**** TEXT PROVIDED

# Lower Gunnison- Delta to Whitewater



## dtvmatt (May 2, 2011)

Yes I'll go tomorrow -Friday.Escalante to WW or Bridgeport road. PM or call me at 719 213 6205


----------



## fancifulnotions (Jun 9, 2011)

Still up?Give a ring...970-874-1533 Buddy


----------



## meadowhawk (May 20, 2008)

dtvmatt said:


> Yes I'll go tomorrow -Friday.Escalante to WW or Bridgeport road. PM or call me at 719 213 6205


We may do that section from Delta to Whitewater on July 2nd. Maybe with just one boat. Is it safe enough for an easy cruise?


----------



## fancifulnotions (Jun 9, 2011)

*Made the trip from Delta - Bridgeport at 10,000 CFS*

Made the trip from Delta - (small raft)Bridgeport at 10,000 CFS on the June 20th-water was high and lacked much splash.Diversion Dam was practically non-existent and flat.No huge amount of debris found anywhere.Would like to try again very soon at lower CSF for full run w/ overnighter.


----------



## meadowhawk (May 20, 2008)

********
**** INFORMATION GIVEN

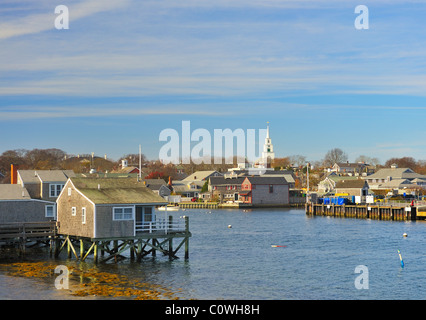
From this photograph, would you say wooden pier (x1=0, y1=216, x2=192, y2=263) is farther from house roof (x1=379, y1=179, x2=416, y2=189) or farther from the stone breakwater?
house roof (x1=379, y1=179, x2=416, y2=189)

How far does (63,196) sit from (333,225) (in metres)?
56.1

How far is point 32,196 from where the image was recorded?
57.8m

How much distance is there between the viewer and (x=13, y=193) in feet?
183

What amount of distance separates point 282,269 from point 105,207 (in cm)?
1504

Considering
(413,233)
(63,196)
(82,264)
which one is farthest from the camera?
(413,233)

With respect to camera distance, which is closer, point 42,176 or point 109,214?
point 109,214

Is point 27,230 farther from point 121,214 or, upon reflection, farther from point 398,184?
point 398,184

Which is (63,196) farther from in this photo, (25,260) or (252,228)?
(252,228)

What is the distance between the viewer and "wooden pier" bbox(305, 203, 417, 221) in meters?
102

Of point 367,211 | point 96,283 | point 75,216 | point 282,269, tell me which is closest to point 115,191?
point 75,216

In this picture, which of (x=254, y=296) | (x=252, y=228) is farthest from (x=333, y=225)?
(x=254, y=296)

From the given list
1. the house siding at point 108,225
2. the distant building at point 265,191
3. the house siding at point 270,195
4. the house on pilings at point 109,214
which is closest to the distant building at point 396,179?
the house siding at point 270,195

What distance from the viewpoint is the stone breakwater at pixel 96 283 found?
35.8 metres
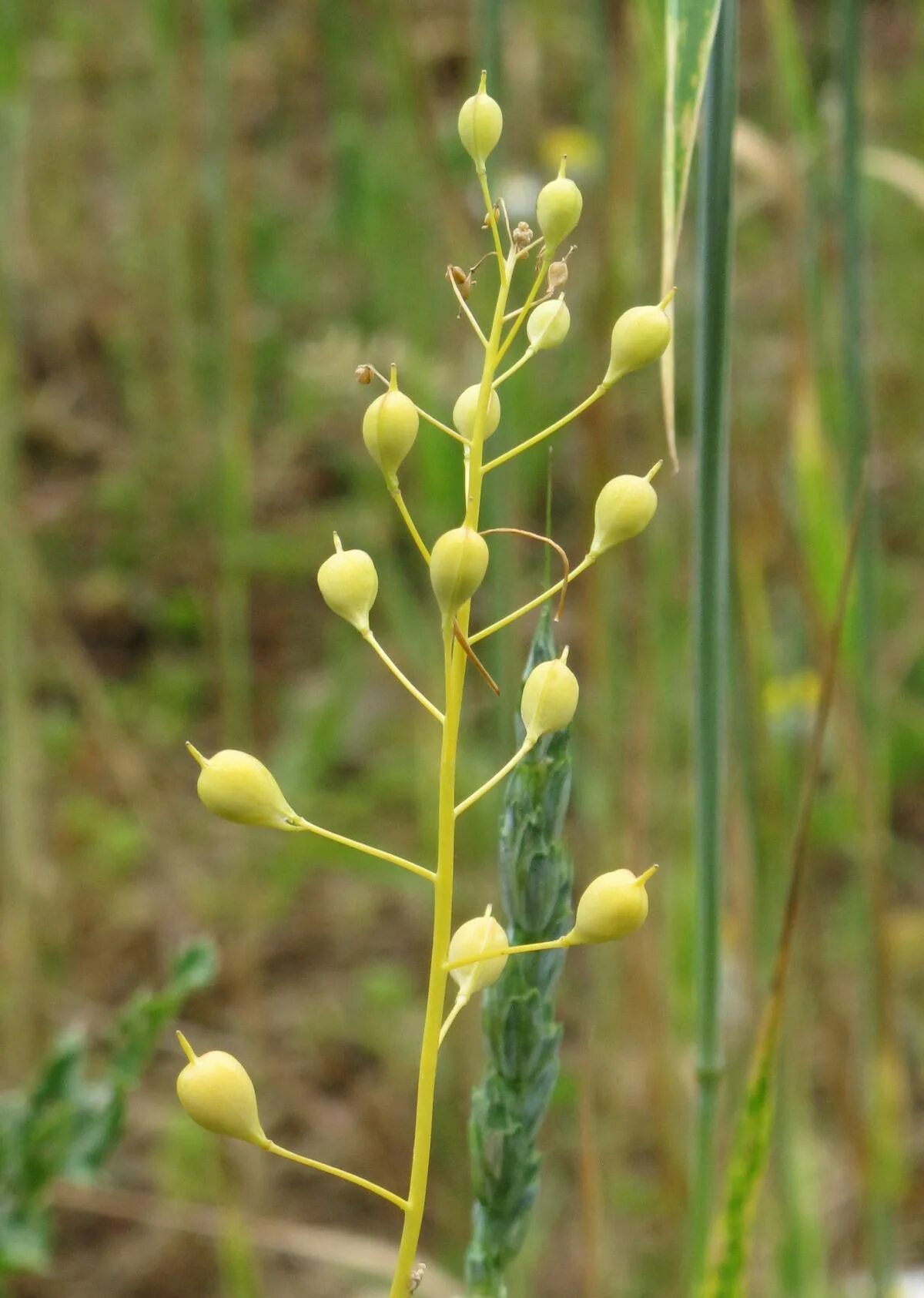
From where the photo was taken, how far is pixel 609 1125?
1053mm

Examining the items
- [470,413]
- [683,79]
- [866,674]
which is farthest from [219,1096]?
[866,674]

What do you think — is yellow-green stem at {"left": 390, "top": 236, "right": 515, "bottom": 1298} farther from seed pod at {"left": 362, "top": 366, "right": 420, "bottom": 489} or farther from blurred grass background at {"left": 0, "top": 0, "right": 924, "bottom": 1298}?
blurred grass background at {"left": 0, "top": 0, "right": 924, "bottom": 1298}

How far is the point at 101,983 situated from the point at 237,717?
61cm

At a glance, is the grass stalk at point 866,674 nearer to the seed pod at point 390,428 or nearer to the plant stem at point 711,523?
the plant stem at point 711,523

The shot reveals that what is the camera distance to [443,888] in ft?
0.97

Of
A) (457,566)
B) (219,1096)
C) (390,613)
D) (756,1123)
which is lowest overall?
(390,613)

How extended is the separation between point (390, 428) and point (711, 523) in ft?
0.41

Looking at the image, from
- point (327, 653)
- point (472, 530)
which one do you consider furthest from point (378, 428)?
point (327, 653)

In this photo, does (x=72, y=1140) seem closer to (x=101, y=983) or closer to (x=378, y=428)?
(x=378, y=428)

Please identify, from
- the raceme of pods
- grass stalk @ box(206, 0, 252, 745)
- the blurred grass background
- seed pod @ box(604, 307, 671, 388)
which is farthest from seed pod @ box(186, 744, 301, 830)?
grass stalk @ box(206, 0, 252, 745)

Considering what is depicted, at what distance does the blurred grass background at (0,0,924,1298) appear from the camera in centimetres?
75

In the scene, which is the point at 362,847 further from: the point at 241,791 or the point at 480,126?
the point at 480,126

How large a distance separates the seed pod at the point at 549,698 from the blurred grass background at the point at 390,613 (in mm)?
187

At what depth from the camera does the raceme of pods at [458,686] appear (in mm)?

********

| EXERCISE |
In the Lower Gunnison thread, turn the paragraph starting "Made the trip from Delta - (small raft)" into a short list that keeps its main facts.

| FULL OUTPUT |
- Ran Delta to Bridgeport in a small raft on June 20th at 10,000 CFS.
- The water was high and had little splash.
- The Diversion Dam was practically non-existent and flat.
- There was no large amount of debris anywhere.
- The writer wants to go again very soon at a lower flow for the full run with an overnight stay.